Texte présenté:
+ + + + +

Aux États-Unis, dans les sphères politiques et les milieux d’affaires, les réactions à cette annonce ont été particulièrement violentes. Les journalistes des médias dominants se sont empressés de critiquer le « style impulsif de gouvernement » du président vénézuélien qui « ne serait visiblement pas conscient du risque de défaut de paiement de la dette de son pays », d’affirmer qu’« il ne pourra que faire marche arrière lorsqu’il aura pris la mesure des conséquences de telles actions », de laisser entendre que l’incohérence et l’incompétence de son gouvernement étaient telles qu’il était incapable d’expliquer avec précision comment, techniquement, le Venezuela sortirait des organisations financières internationales.

Le ministre des Finances vénézuélien, Rodrigo Cabezas, eut beau répéter que son pays n’interromprait pas les remboursements du service de sa dette extérieure, les marchés financiers -sujets de l’histoire auto-proclamés-, manifestaient leur mécontentement en faisant chuter la valeur des titres émis par l’État vénézuélien et augmenter le risque-pays. La secrétaire d’État Condoleezza Rice avait même déclaré un peu plus tôt que Chávez « est en train de détruire son pays économiquement et politiquement ». Après avoir nationalisé les secteurs du pétrole, de l’électricité et des télécommunications -qui « amputerait » la bourse de Caracas d’un cinquième de ses transactions-, puis comparé George W. Bush au diable à la tribune de l’Assemblée générale des Nations unies -ce qui aurait coûté au Venezuela sa place au Conseil de Sécurité-, le président révolutionnaire continue donc de défier l’impérialisme états-unien, cette fois sur le terrain monétaire et financier. Le mépris affiché et les insultes lancées contre Hugo Chávez par ses adversaires sont à la hauteur de l’importance et de la justesse de ses décisions.

La pertinence d’une sortie annoncée du FMI ne peut se comprendre sans la perspective de création d’une Banque du Sud (BancoSur), à laquelle le Venezuela contribuerait de manière décisive. Cette nouvelle institution aurait pour finalité de permettre à la fois de réduire la dette extérieure et de financer le développement, en fonctionnant de façon différente de la logique des banques capitalistes.

+ + + + +

Données enregistrées:
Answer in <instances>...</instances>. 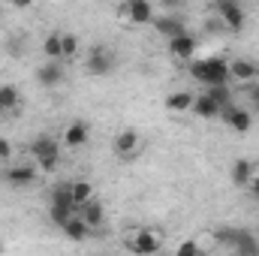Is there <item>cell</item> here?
<instances>
[{
	"mask_svg": "<svg viewBox=\"0 0 259 256\" xmlns=\"http://www.w3.org/2000/svg\"><path fill=\"white\" fill-rule=\"evenodd\" d=\"M256 81H259V72H256Z\"/></svg>",
	"mask_w": 259,
	"mask_h": 256,
	"instance_id": "836d02e7",
	"label": "cell"
},
{
	"mask_svg": "<svg viewBox=\"0 0 259 256\" xmlns=\"http://www.w3.org/2000/svg\"><path fill=\"white\" fill-rule=\"evenodd\" d=\"M193 109V94L190 91H175L166 97V112L178 115V112H190Z\"/></svg>",
	"mask_w": 259,
	"mask_h": 256,
	"instance_id": "44dd1931",
	"label": "cell"
},
{
	"mask_svg": "<svg viewBox=\"0 0 259 256\" xmlns=\"http://www.w3.org/2000/svg\"><path fill=\"white\" fill-rule=\"evenodd\" d=\"M220 121L232 130V133H250V127H253L250 109H244V106H238V103H226V106L220 109Z\"/></svg>",
	"mask_w": 259,
	"mask_h": 256,
	"instance_id": "5b68a950",
	"label": "cell"
},
{
	"mask_svg": "<svg viewBox=\"0 0 259 256\" xmlns=\"http://www.w3.org/2000/svg\"><path fill=\"white\" fill-rule=\"evenodd\" d=\"M78 214L84 217V223L91 226V229H103L106 226V205L94 196V199H88L84 205H78Z\"/></svg>",
	"mask_w": 259,
	"mask_h": 256,
	"instance_id": "4fadbf2b",
	"label": "cell"
},
{
	"mask_svg": "<svg viewBox=\"0 0 259 256\" xmlns=\"http://www.w3.org/2000/svg\"><path fill=\"white\" fill-rule=\"evenodd\" d=\"M190 78L199 81L202 88L229 84V64H226L223 58H202V61H190Z\"/></svg>",
	"mask_w": 259,
	"mask_h": 256,
	"instance_id": "6da1fadb",
	"label": "cell"
},
{
	"mask_svg": "<svg viewBox=\"0 0 259 256\" xmlns=\"http://www.w3.org/2000/svg\"><path fill=\"white\" fill-rule=\"evenodd\" d=\"M154 30L163 36V39H172L175 33H181V30H187L184 27V18L178 15V12H166V15H154Z\"/></svg>",
	"mask_w": 259,
	"mask_h": 256,
	"instance_id": "7c38bea8",
	"label": "cell"
},
{
	"mask_svg": "<svg viewBox=\"0 0 259 256\" xmlns=\"http://www.w3.org/2000/svg\"><path fill=\"white\" fill-rule=\"evenodd\" d=\"M18 103H21L18 88H15V84H0V115H3V112H15Z\"/></svg>",
	"mask_w": 259,
	"mask_h": 256,
	"instance_id": "603a6c76",
	"label": "cell"
},
{
	"mask_svg": "<svg viewBox=\"0 0 259 256\" xmlns=\"http://www.w3.org/2000/svg\"><path fill=\"white\" fill-rule=\"evenodd\" d=\"M232 253L256 256V253H259V238L250 232V229H238V235H235V244H232Z\"/></svg>",
	"mask_w": 259,
	"mask_h": 256,
	"instance_id": "ffe728a7",
	"label": "cell"
},
{
	"mask_svg": "<svg viewBox=\"0 0 259 256\" xmlns=\"http://www.w3.org/2000/svg\"><path fill=\"white\" fill-rule=\"evenodd\" d=\"M124 12L133 24H151L154 21V3L151 0H127Z\"/></svg>",
	"mask_w": 259,
	"mask_h": 256,
	"instance_id": "2e32d148",
	"label": "cell"
},
{
	"mask_svg": "<svg viewBox=\"0 0 259 256\" xmlns=\"http://www.w3.org/2000/svg\"><path fill=\"white\" fill-rule=\"evenodd\" d=\"M42 55H46L49 61H64V46H61V30H52V33H46V39H42Z\"/></svg>",
	"mask_w": 259,
	"mask_h": 256,
	"instance_id": "7402d4cb",
	"label": "cell"
},
{
	"mask_svg": "<svg viewBox=\"0 0 259 256\" xmlns=\"http://www.w3.org/2000/svg\"><path fill=\"white\" fill-rule=\"evenodd\" d=\"M220 109H223V106L205 91V94H196L193 97V109H190V112H193L196 118H202V121H214V118H220Z\"/></svg>",
	"mask_w": 259,
	"mask_h": 256,
	"instance_id": "5bb4252c",
	"label": "cell"
},
{
	"mask_svg": "<svg viewBox=\"0 0 259 256\" xmlns=\"http://www.w3.org/2000/svg\"><path fill=\"white\" fill-rule=\"evenodd\" d=\"M6 3H9V6H15V9H30L36 0H6Z\"/></svg>",
	"mask_w": 259,
	"mask_h": 256,
	"instance_id": "f546056e",
	"label": "cell"
},
{
	"mask_svg": "<svg viewBox=\"0 0 259 256\" xmlns=\"http://www.w3.org/2000/svg\"><path fill=\"white\" fill-rule=\"evenodd\" d=\"M69 193H72V202H75V208H78V205H84L88 199H94V184L84 181V178L69 181Z\"/></svg>",
	"mask_w": 259,
	"mask_h": 256,
	"instance_id": "cb8c5ba5",
	"label": "cell"
},
{
	"mask_svg": "<svg viewBox=\"0 0 259 256\" xmlns=\"http://www.w3.org/2000/svg\"><path fill=\"white\" fill-rule=\"evenodd\" d=\"M160 3H163V6H166L169 12H178V9L184 6V0H160Z\"/></svg>",
	"mask_w": 259,
	"mask_h": 256,
	"instance_id": "4dcf8cb0",
	"label": "cell"
},
{
	"mask_svg": "<svg viewBox=\"0 0 259 256\" xmlns=\"http://www.w3.org/2000/svg\"><path fill=\"white\" fill-rule=\"evenodd\" d=\"M253 172H256V163H253L250 157H238V160H232L229 178H232V184H235L238 190H247L250 181H253Z\"/></svg>",
	"mask_w": 259,
	"mask_h": 256,
	"instance_id": "30bf717a",
	"label": "cell"
},
{
	"mask_svg": "<svg viewBox=\"0 0 259 256\" xmlns=\"http://www.w3.org/2000/svg\"><path fill=\"white\" fill-rule=\"evenodd\" d=\"M235 235H238V229H235V226H220V229H214V238H217V244H220V247H226V250H232V244H235Z\"/></svg>",
	"mask_w": 259,
	"mask_h": 256,
	"instance_id": "d4e9b609",
	"label": "cell"
},
{
	"mask_svg": "<svg viewBox=\"0 0 259 256\" xmlns=\"http://www.w3.org/2000/svg\"><path fill=\"white\" fill-rule=\"evenodd\" d=\"M64 78H66L64 61H49V58H46V64L36 66V81H39L42 88H58Z\"/></svg>",
	"mask_w": 259,
	"mask_h": 256,
	"instance_id": "8fae6325",
	"label": "cell"
},
{
	"mask_svg": "<svg viewBox=\"0 0 259 256\" xmlns=\"http://www.w3.org/2000/svg\"><path fill=\"white\" fill-rule=\"evenodd\" d=\"M84 69H88L91 75H97V78L109 75V72L115 69V55H112V49H106V46H91V52H88V58H84Z\"/></svg>",
	"mask_w": 259,
	"mask_h": 256,
	"instance_id": "8992f818",
	"label": "cell"
},
{
	"mask_svg": "<svg viewBox=\"0 0 259 256\" xmlns=\"http://www.w3.org/2000/svg\"><path fill=\"white\" fill-rule=\"evenodd\" d=\"M214 9H217V18L223 21L226 30H244L247 24V15H244V6L238 0H214Z\"/></svg>",
	"mask_w": 259,
	"mask_h": 256,
	"instance_id": "3957f363",
	"label": "cell"
},
{
	"mask_svg": "<svg viewBox=\"0 0 259 256\" xmlns=\"http://www.w3.org/2000/svg\"><path fill=\"white\" fill-rule=\"evenodd\" d=\"M250 97H253V106H256V112H259V81H250Z\"/></svg>",
	"mask_w": 259,
	"mask_h": 256,
	"instance_id": "1f68e13d",
	"label": "cell"
},
{
	"mask_svg": "<svg viewBox=\"0 0 259 256\" xmlns=\"http://www.w3.org/2000/svg\"><path fill=\"white\" fill-rule=\"evenodd\" d=\"M0 160H3V163H6V160H12V145H9L3 136H0Z\"/></svg>",
	"mask_w": 259,
	"mask_h": 256,
	"instance_id": "f1b7e54d",
	"label": "cell"
},
{
	"mask_svg": "<svg viewBox=\"0 0 259 256\" xmlns=\"http://www.w3.org/2000/svg\"><path fill=\"white\" fill-rule=\"evenodd\" d=\"M199 250H202V247H199L196 241H181V244H178V256H196Z\"/></svg>",
	"mask_w": 259,
	"mask_h": 256,
	"instance_id": "83f0119b",
	"label": "cell"
},
{
	"mask_svg": "<svg viewBox=\"0 0 259 256\" xmlns=\"http://www.w3.org/2000/svg\"><path fill=\"white\" fill-rule=\"evenodd\" d=\"M61 46H64V61H72L78 55V36L75 33H61Z\"/></svg>",
	"mask_w": 259,
	"mask_h": 256,
	"instance_id": "484cf974",
	"label": "cell"
},
{
	"mask_svg": "<svg viewBox=\"0 0 259 256\" xmlns=\"http://www.w3.org/2000/svg\"><path fill=\"white\" fill-rule=\"evenodd\" d=\"M169 55H172L175 61H193V55H196V36L190 33V30L175 33V36L169 39Z\"/></svg>",
	"mask_w": 259,
	"mask_h": 256,
	"instance_id": "9c48e42d",
	"label": "cell"
},
{
	"mask_svg": "<svg viewBox=\"0 0 259 256\" xmlns=\"http://www.w3.org/2000/svg\"><path fill=\"white\" fill-rule=\"evenodd\" d=\"M61 229H64V235L69 238V241H84V238H88V235L94 232V229H91V226L84 223V217H81L78 211H75V214H72V217L66 220Z\"/></svg>",
	"mask_w": 259,
	"mask_h": 256,
	"instance_id": "d6986e66",
	"label": "cell"
},
{
	"mask_svg": "<svg viewBox=\"0 0 259 256\" xmlns=\"http://www.w3.org/2000/svg\"><path fill=\"white\" fill-rule=\"evenodd\" d=\"M88 139H91V124L88 121H69L64 130V145L66 148H84L88 145Z\"/></svg>",
	"mask_w": 259,
	"mask_h": 256,
	"instance_id": "9a60e30c",
	"label": "cell"
},
{
	"mask_svg": "<svg viewBox=\"0 0 259 256\" xmlns=\"http://www.w3.org/2000/svg\"><path fill=\"white\" fill-rule=\"evenodd\" d=\"M75 211H78V208H75V202H72L69 184L55 187V190H52V199H49V217H52V223H55V226H64Z\"/></svg>",
	"mask_w": 259,
	"mask_h": 256,
	"instance_id": "7a4b0ae2",
	"label": "cell"
},
{
	"mask_svg": "<svg viewBox=\"0 0 259 256\" xmlns=\"http://www.w3.org/2000/svg\"><path fill=\"white\" fill-rule=\"evenodd\" d=\"M250 193L259 196V166H256V172H253V181H250Z\"/></svg>",
	"mask_w": 259,
	"mask_h": 256,
	"instance_id": "d6a6232c",
	"label": "cell"
},
{
	"mask_svg": "<svg viewBox=\"0 0 259 256\" xmlns=\"http://www.w3.org/2000/svg\"><path fill=\"white\" fill-rule=\"evenodd\" d=\"M36 175H39L36 163H33V166H30V163H15V166H9V169L3 172V181H6L9 187H15V190H24V187H30V184L36 181Z\"/></svg>",
	"mask_w": 259,
	"mask_h": 256,
	"instance_id": "52a82bcc",
	"label": "cell"
},
{
	"mask_svg": "<svg viewBox=\"0 0 259 256\" xmlns=\"http://www.w3.org/2000/svg\"><path fill=\"white\" fill-rule=\"evenodd\" d=\"M256 72H259V64L247 61V58H235V61H229V78H235V81H241V84L256 81Z\"/></svg>",
	"mask_w": 259,
	"mask_h": 256,
	"instance_id": "ac0fdd59",
	"label": "cell"
},
{
	"mask_svg": "<svg viewBox=\"0 0 259 256\" xmlns=\"http://www.w3.org/2000/svg\"><path fill=\"white\" fill-rule=\"evenodd\" d=\"M30 157H33V163H36V160H42V157H61L58 139H55V136H49V133L36 136V139L30 142Z\"/></svg>",
	"mask_w": 259,
	"mask_h": 256,
	"instance_id": "e0dca14e",
	"label": "cell"
},
{
	"mask_svg": "<svg viewBox=\"0 0 259 256\" xmlns=\"http://www.w3.org/2000/svg\"><path fill=\"white\" fill-rule=\"evenodd\" d=\"M208 94L220 103V106H226V103H232V88L229 84H214V88H208Z\"/></svg>",
	"mask_w": 259,
	"mask_h": 256,
	"instance_id": "4316f807",
	"label": "cell"
},
{
	"mask_svg": "<svg viewBox=\"0 0 259 256\" xmlns=\"http://www.w3.org/2000/svg\"><path fill=\"white\" fill-rule=\"evenodd\" d=\"M127 247L139 256H154L163 250V238L157 235V229H133L127 238Z\"/></svg>",
	"mask_w": 259,
	"mask_h": 256,
	"instance_id": "277c9868",
	"label": "cell"
},
{
	"mask_svg": "<svg viewBox=\"0 0 259 256\" xmlns=\"http://www.w3.org/2000/svg\"><path fill=\"white\" fill-rule=\"evenodd\" d=\"M139 145H142V139H139L136 130H121V133L115 136V154H118V160H124V163L136 160Z\"/></svg>",
	"mask_w": 259,
	"mask_h": 256,
	"instance_id": "ba28073f",
	"label": "cell"
}]
</instances>
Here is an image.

+ + + + +

Travail à faire:
1. D'après le texte sur le Venezuela et le FMI, qui était le ministre des Finances vénézuélien ?
2. Rédigez la suite du texte sur le Venezuela et le FMI, après sa dernière phrase.

Résultats obtenus:
1. Rodrigo Cabezas.

2.
À l’heure actuelle, les pays du Sud, dans leur ensemble, se voient contraints de consacrer une part démesurée de leurs ressources à acheter des bons du Trésor états-uniens -plus de 1 000 milliards de dollars, destinés à financer les déséquilibres intérieurs et extérieurs de l’hégémonie du système mondial capitaliste-, mais également de constituer des réserves officielles en devises (dollars, euros...) afin de défendre leur monnaie nationale. L’heure paraît venue d’avancer dans le sens de la formation d’un front des pays du Sud pour conserver leurs ressources monétaires et financières, non plus en titres de la dette états-unienne ni en monnaies de pays dominants du Nord, mais bien plutôt au sein d’une Banque du Sud propre dont les gouvernements de l’Amérique latine et caribéenne auraient le contrôle.

Cette institution multilatérale d’un nouveau genre ne serait plus l’instrument du capital mondialement dominant, mais un outil efficace de financement d’un développement placé au service des peuples, finançant les ouvrages d’infrastructures, les agricultures, les industries, les exportations à forte valeur ajoutée. Elle soutiendrait financièrement l’essor des marchés internes et les efforts des gouvernements nationaux et locaux pour améliorer les conditions de vie et de travail de leurs peuples, promouvoir l’activité des coopératives, subventionner les entreprises nationales assurant une mission de service public. Affirmation de la conquête de la souveraineté monétaro-financière grâce à un système intra-continental d’échanges libellés dans les monnaies des pays membres -en attendant de l’être éventuellement en une monnaie commune nouvelle-, la création de cette banque offrirait aux États de l’Amérique latine et des Caraïbes une possibilité praticable de se libérer de la tutelle du FMI -dont la dépendance à l’égard du Département du Trésor états-unien n’est un secret pour personne.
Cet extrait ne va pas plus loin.